We often say that something raises more questions than answers as if that's a bad thing - but perhaps it's a more dangerous state of affairs when we have more answers than questions. 

Many of the recent conversations in the Club have focused on the power of writing to identify and explore good questions, and the work that needs to be done to communicate the answers. 

Hear from: 
Gillie Bolton on the power of reflective practice to allow us to range more freely as we explore;

Sarah Rozenthuler on capturing questions in real time;

Dave Coplin on the power of open questions to create unexpected connections; 

Pippa Malmgren on exploring big questions with other big brains; 

Jonas Altman on involving other brains even when they're not in the room; 

Alise Cortez on exploring questions with a wide range of others in public;

Uri Bram on making the answers to questions as easy as possible for readers to access; 

and Jasper Sutcliffe on communicating the value of your answers to readers asking the right questions. 

 

Dec 21, 2020

'The writing process took about four years and the actual material gathering for the book probably took more like 15 years...'

Sarah Rozenthuler, psychologist, leadership consultant and pioneer of purpose-led leadership, has been working for many years now with individuals, teams, and organizations. In this week's conversation we discuss how purpose plays out at those three levels, and also how writing Powered by Purpose drew not only on her own experience but involved the input of a team of supporters and challengers.
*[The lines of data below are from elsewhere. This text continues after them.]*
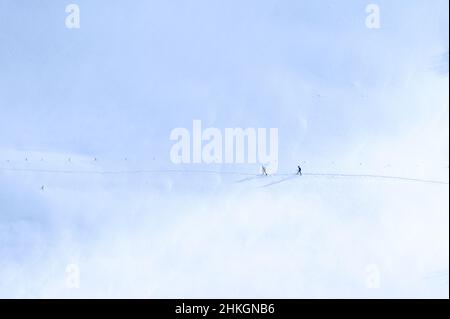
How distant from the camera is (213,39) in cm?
668

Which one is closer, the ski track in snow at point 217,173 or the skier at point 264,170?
the ski track in snow at point 217,173

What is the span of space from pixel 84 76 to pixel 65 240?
221cm

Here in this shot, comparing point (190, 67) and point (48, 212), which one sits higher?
point (190, 67)

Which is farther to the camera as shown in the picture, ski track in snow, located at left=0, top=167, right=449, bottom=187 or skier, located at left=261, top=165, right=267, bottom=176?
skier, located at left=261, top=165, right=267, bottom=176

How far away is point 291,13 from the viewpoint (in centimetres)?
666

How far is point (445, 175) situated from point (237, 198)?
2867 millimetres

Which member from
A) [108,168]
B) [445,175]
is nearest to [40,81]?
[108,168]

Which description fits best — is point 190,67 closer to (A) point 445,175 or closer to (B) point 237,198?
(B) point 237,198

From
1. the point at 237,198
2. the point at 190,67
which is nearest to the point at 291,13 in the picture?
the point at 190,67
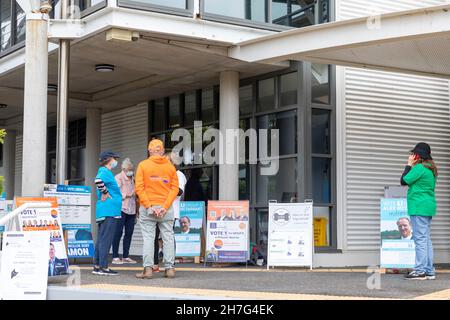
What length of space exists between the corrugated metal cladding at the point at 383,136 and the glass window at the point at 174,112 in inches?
A: 168

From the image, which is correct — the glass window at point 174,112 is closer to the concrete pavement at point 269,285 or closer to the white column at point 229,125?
the white column at point 229,125

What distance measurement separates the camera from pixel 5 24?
51.3 ft

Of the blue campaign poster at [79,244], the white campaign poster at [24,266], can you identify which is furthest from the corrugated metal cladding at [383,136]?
the white campaign poster at [24,266]

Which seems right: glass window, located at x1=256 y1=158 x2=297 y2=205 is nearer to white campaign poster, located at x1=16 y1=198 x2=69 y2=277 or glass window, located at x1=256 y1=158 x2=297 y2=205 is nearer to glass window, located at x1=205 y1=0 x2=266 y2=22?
glass window, located at x1=205 y1=0 x2=266 y2=22

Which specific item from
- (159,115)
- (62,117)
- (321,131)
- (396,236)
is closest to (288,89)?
(321,131)

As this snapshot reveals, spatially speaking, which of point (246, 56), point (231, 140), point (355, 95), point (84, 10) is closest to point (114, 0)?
point (84, 10)

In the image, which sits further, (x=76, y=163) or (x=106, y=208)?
(x=76, y=163)

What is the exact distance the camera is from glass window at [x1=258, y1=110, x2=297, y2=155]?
13.1 metres

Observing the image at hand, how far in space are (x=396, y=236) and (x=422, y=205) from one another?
2.06 metres

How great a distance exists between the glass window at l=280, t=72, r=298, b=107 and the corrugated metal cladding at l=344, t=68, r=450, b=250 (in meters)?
0.97

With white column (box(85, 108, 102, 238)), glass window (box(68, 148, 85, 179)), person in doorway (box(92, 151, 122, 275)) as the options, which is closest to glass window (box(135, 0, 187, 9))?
person in doorway (box(92, 151, 122, 275))

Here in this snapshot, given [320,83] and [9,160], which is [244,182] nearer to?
[320,83]

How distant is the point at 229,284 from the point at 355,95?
5651mm
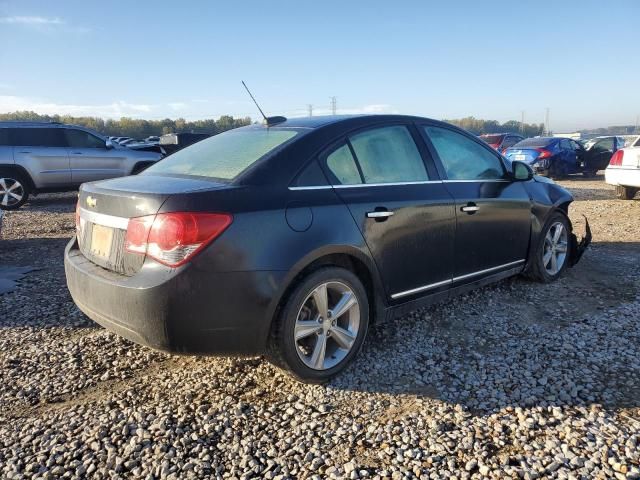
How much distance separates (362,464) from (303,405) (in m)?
0.56

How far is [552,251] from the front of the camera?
4.70 m

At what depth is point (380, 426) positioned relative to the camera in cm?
245

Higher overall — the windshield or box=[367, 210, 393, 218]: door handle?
the windshield

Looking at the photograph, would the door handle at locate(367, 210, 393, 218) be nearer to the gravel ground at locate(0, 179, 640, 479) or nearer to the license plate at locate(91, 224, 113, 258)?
the gravel ground at locate(0, 179, 640, 479)

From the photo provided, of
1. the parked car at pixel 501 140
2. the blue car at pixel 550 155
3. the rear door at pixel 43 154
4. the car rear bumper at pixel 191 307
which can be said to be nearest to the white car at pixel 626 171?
the blue car at pixel 550 155

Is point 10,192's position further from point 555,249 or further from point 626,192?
point 626,192

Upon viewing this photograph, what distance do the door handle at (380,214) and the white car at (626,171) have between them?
28.7 ft

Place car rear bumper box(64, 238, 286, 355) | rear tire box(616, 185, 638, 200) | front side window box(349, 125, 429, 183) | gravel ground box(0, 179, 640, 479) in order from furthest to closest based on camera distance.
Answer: rear tire box(616, 185, 638, 200) → front side window box(349, 125, 429, 183) → car rear bumper box(64, 238, 286, 355) → gravel ground box(0, 179, 640, 479)

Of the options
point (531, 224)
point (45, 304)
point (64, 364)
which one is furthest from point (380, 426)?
point (45, 304)

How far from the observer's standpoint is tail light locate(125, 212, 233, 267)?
2332mm

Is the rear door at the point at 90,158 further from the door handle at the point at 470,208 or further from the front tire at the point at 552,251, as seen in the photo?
the front tire at the point at 552,251

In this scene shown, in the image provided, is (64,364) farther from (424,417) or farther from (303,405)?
(424,417)

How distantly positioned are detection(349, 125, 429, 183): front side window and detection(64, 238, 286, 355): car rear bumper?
106 cm

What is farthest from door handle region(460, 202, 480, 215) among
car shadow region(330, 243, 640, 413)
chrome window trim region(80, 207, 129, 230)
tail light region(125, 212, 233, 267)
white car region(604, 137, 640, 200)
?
white car region(604, 137, 640, 200)
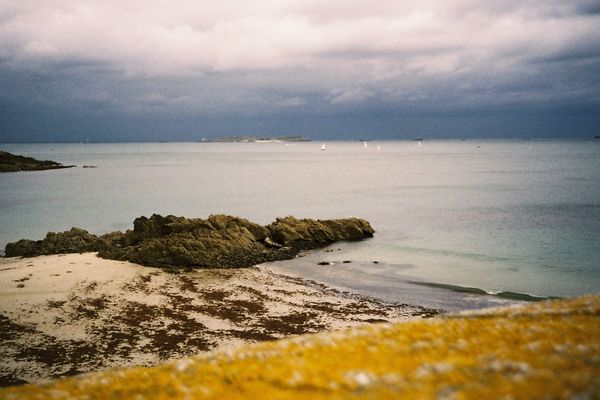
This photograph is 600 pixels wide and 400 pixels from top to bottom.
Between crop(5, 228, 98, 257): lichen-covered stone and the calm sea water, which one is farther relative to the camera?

We also discuss how her practice as a reflective practitioner enabled her to capture insights and questions that would otherwise be lost over those years.

Dec 14, 2020

"As writers, what we need to do is find an occasion when that usher is off duty and we can get up there and nip behind the curtain."

Gillie Bolton essentially founded the discipline of reflective practice, having discovered for herself that writing allowed her to go behind the curtain that separates so much of our mind's inner workings from the 'stage' that we present to the world. 

She tells me more about how her own journey, about why six minutes is the perfect length of time for an initial exploratory writing session, and how her Quaker values infuse her own writing and work. 

A joy of a conversation. 

Dec 7, 2020

‘It is good to speak to the future, the future will listen.’

Those were the words of Ptahhotep, an ancient Egyptian vizier, who lived back in the 25th century BC. He was right - more right than he probably imagined in his wildest dreams: because he wrote those words down (well, OK drew them as hieroglyphs), he is heard so many thousand years later. 

But writing as speaking to the future isn't just about writing for posterity. In this episode we explore exploratory writing - the kind of writing you do for future you, rather than a future reader. How can we use writing as a tool and framework to help us think more clearly and more creatively?

This kind of writing - where you are your only reader - is your secret weapon in a world where the future is so uncertain and the pace of change so fast.